Boston jury finds biotech CEO guilty of fleecing investors, obstruction of justice
The biotech CEO who promised to end “thousands of years of morphine and opiate addiction” and allegedly told investors they could realize huge gains by investing in his company — which he said was worth $1 billion dollars before it rapidly ran out of cash — has been convicted of fraud by a Boston jury.
Frank Reynolds, CEO of PixarBio and former head of InVivo Therapeutics, was found guilty of lying to investors to drive up the stock price, Law360 reported. He was convicted on all counts, including securities fraud, manipulative trading and obstruction of justice.
Prosecutors accused Reynolds of falsely telling investors that PixarBio had raised $30 million and was within two years of bringing a replacement for opioid painkillers to market. Kenneth Stromsland, the former VP of investor relations at PixarBio, testified that Reynolds led investors to believe that the company was in talks to be bought by Purdue Pharma, the makers of OxyContin.
Stromsland, along with M Jay Herod, a friend of Reynolds, pled guilty to fraud charges earlier this year.
Reynolds’ defense attorney, David Axelrod, argued Reynolds had an “honestly held, sincere belief” that the company would succeed.
Founded in 2013, PixarBio reverse merged its way onto the public market in 2016, while Reynolds touted his connections to the famous MIT professor Robert Langer. Barely a year after they announced their stock was oversubscribed with an expected $30 million raised, the company appeared to be in shambles. Amid an SEC investigation, they reduced staff from 27 to 10 and were forced to leave their $23,341 per-month Medford office for a $3,003 office in Salem, New Hampshire. The indictments came in April 2018.

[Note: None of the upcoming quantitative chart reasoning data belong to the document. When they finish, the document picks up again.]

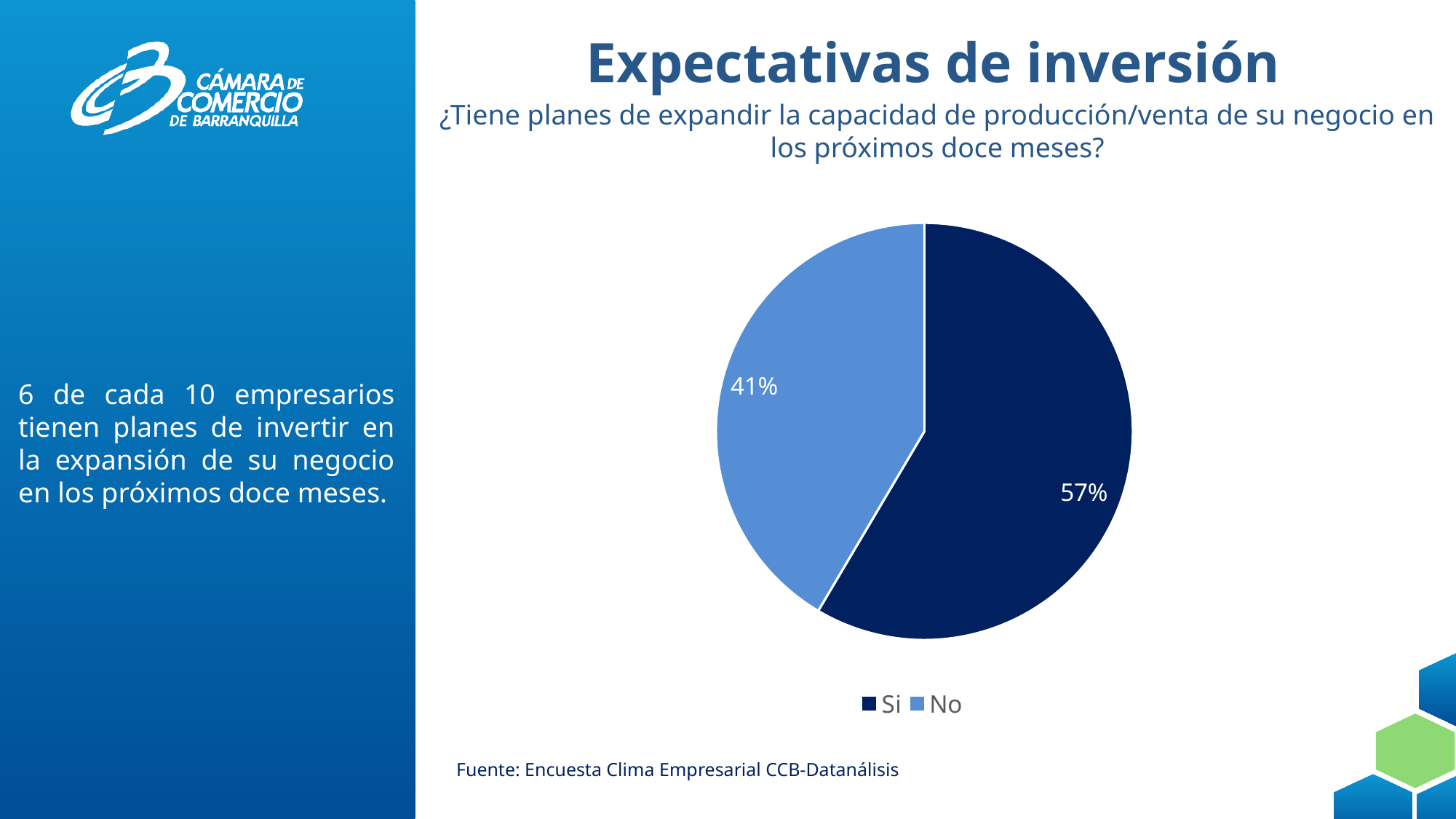
What is the main title of the slide above the chart? Expectativas de inversión Is the share for "Si" larger or smaller than the share for "No"? larger How many slices does the pie chart have? 2 What is the share of the pie represented by the "No" slice? 41% Which legend entry is shown in dark navy blue? Si What percentage of respondents answered "Si" in the pie chart? 57% How many entries does the chart legend list? 2 Which response has the larger share of the pie chart? Si What type of chart is shown on the slide? pie chart Which response has the smaller share of the pie chart? No What percentage of respondents answered "No" in the pie chart? 41% What is the difference in percentage points between the "Si" and "No" slices? 16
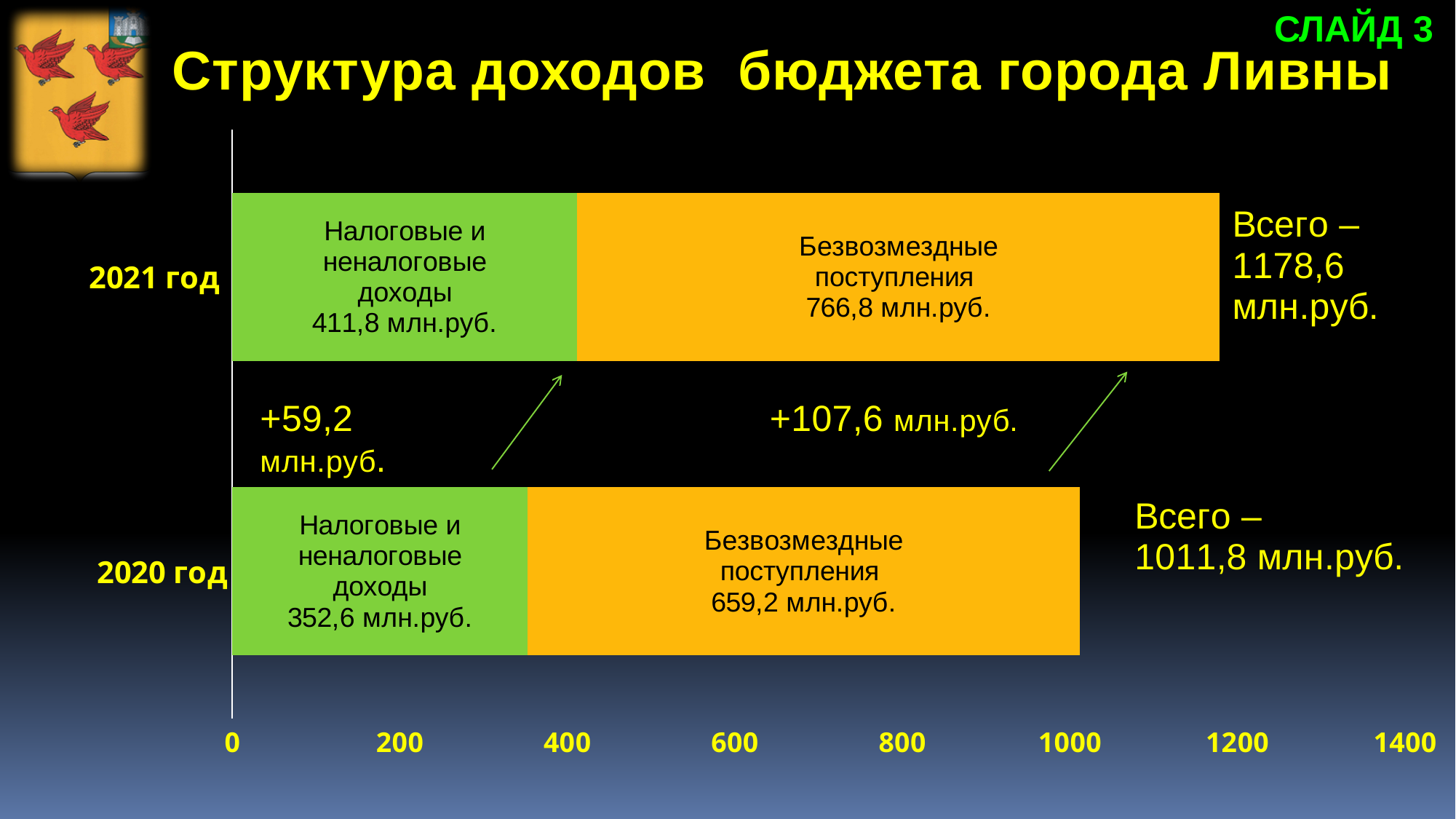
By how much did gratuitous receipts increase from 2020 to 2021? +107,6 млн.руб. Which is larger in 2021: tax and non-tax revenues or gratuitous receipts? Безвозмездные поступления What is the total budget revenue shown for 2021? 1178,6 млн.руб. By how much did tax and non-tax revenues increase from 2020 to 2021? +59,2 млн.руб. Which year has the higher total budget revenue? 2021 год Is the total for 2020 greater or less than 1000 on the axis? greater What is the value of gratuitous receipts (Безвозмездные поступления) for 2020? 659,2 млн.руб. What colour represents gratuitous receipts (Безвозмездные поступления) in the chart? Orange How many years (bars) are shown in the chart? 2 What is the total budget revenue shown for 2020? 1011,8 млн.руб. What kind of chart is shown on the slide? Stacked bar chart What is the value of tax and non-tax revenues (Налоговые и неналоговые доходы) for 2021? 411,8 млн.руб.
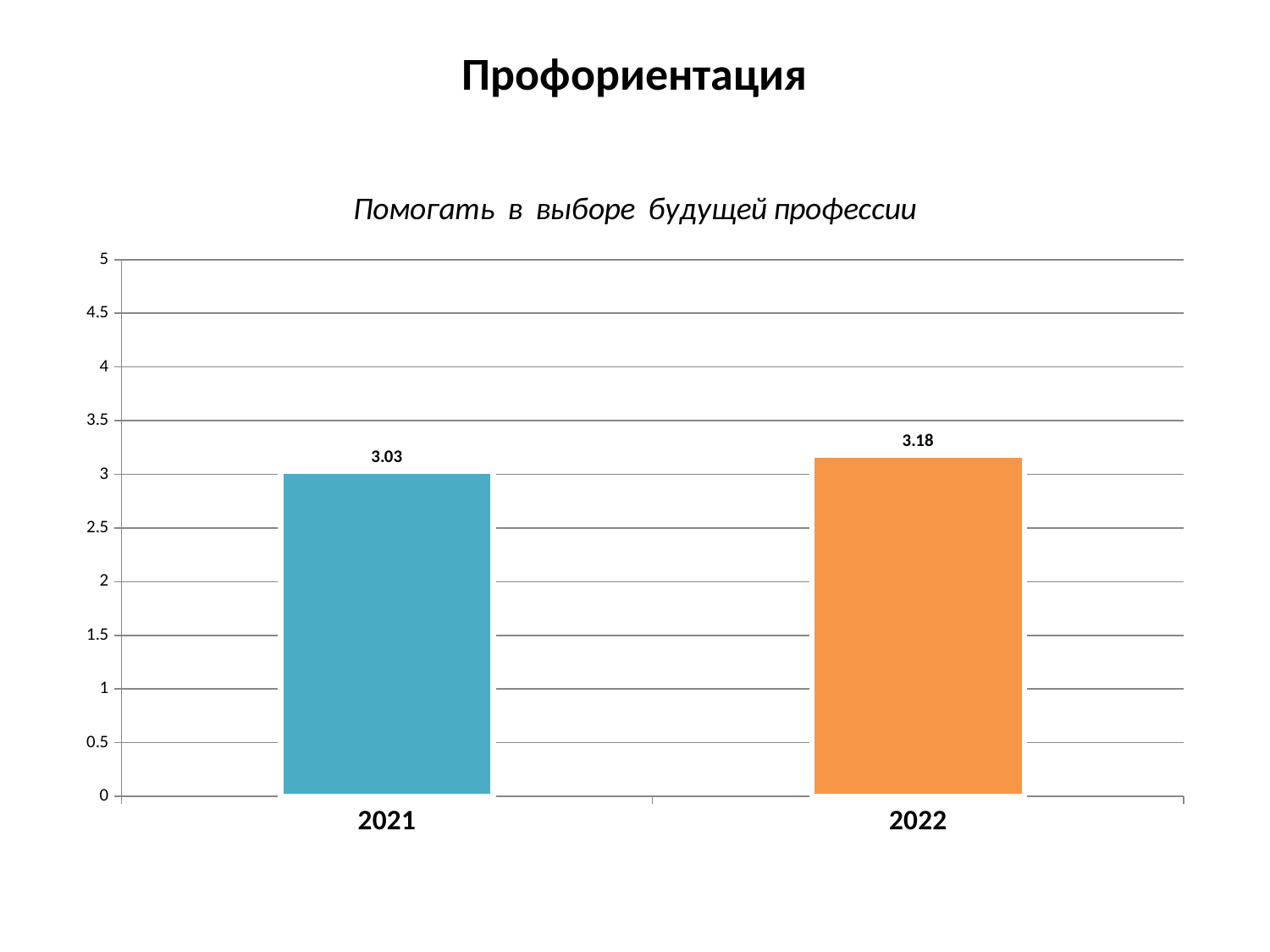
What is the value for 2022? 3.18 What kind of chart is shown on the slide? bar chart What is the difference between the values for 2022 and 2021? 0.15 What is the value for 2021? 3.03 How many categories are shown on the x axis? 2 Do the values rise or fall from 2021 to 2022? rise Which year has the highest value? 2022 Which year has the lowest value? 2021 Is the value for 2022 greater or less than 3.5? less What is the title of the chart? Помогать в выборе будущей профессии Which is larger, the value for 2021 or the value for 2022? 2022 Is the value for 2021 greater or less than 3? greater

The three began trading deceptively to raise the stock price in 2016, prosecutors alleged, and continued into 2017. They coordinated moves and at times paid artificially high stock prices in order to raise the company’s value, the government said.
An SEC complaint said the company raised $12.7 million from 211 investors. Some of those investors launched a class action suit against the company.
In addition to investors, Stromsland and the prosecutor described Reynolds misleading employees in sometimes fanciful ways. Stromsland said Reynolds told people he was paralyzed from a back injury and gave employees a signed picture of the ceiling he stared up at for 7 years, according to Law360. US attorney Leslie Wright said Reynolds lied about curing his own paralysis.